Document extract:

It’s been long known that Theodore “Ted” Hall, Klaus Fuchs, and David Greenglass committed espionage at Los Alamos during World War II.
Each worked at the secret Laboratory where the world’s first atomic bomb was under development, and stole classified weapons information, sharing it with the Soviet Union.
Just recently though, in September 2019, historians confirmed a fourth wartime spy: Oscar Seborer. But who was he, what do we know about him, what did he steal, and what happened to him?
Working at the Lab
Seborer was born in New York City in 1921. Little is currently known of his early life, but when WWII started, he was studying electrical engineering at Ohio State University. He joined the Army in the fall of 1942 and, given his academic training, was assigned to the Army’s Special Engineering Detachment (SED). Private Seborer was initially sent to Oak Ridge; in December 1944, he transferred to Los Alamos.
Late in 1944, the Explosives Division (X) was struggling with detonator development. Seborer’s Group, Detonator Circuit (X-5), was tasked with developing electrical equipment for measuring explosives tests and the firing circuits to ignite the implosion bomb’s detonators. Significant progress was made on the detonator circuit in early 1945, so in April, freshly promoted Technician Fifth Class (Corporal) Seborer was loaned to the Research Division to help prepare for the upcoming Trinity test, which would be the first successful detonation of a nuclear bomb.

Records from a data collection:
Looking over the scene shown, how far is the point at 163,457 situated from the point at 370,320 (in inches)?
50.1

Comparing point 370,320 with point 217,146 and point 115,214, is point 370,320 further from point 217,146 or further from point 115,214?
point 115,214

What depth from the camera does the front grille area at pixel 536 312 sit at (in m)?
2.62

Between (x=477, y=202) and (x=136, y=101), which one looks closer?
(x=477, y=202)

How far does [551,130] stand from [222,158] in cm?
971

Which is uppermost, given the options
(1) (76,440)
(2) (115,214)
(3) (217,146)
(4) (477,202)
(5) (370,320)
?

Directions:
1. According to the Oscar Seborer passage, in what month and year did Seborer transfer to Los Alamos?
2. Reproduce the Oscar Seborer passage from "It’s been long" up to and including "happened to him?", switching "Soviet Union" to "USSR".
The listing was drawn from a separate source and has no connection to the Oscar Seborer passage.

Results by task:
1. December 1944.

2.
It’s been long known that Theodore “Ted” Hall, Klaus Fuchs, and David Greenglass committed espionage at Los Alamos during World War II.
Each worked at the secret Laboratory where the world’s first atomic bomb was under development, and stole classified weapons information, sharing it with the USSR.
Just recently though, in September 2019, historians confirmed a fourth wartime spy: Oscar Seborer. But who was he, what do we know about him, what did he steal, and what happened to him?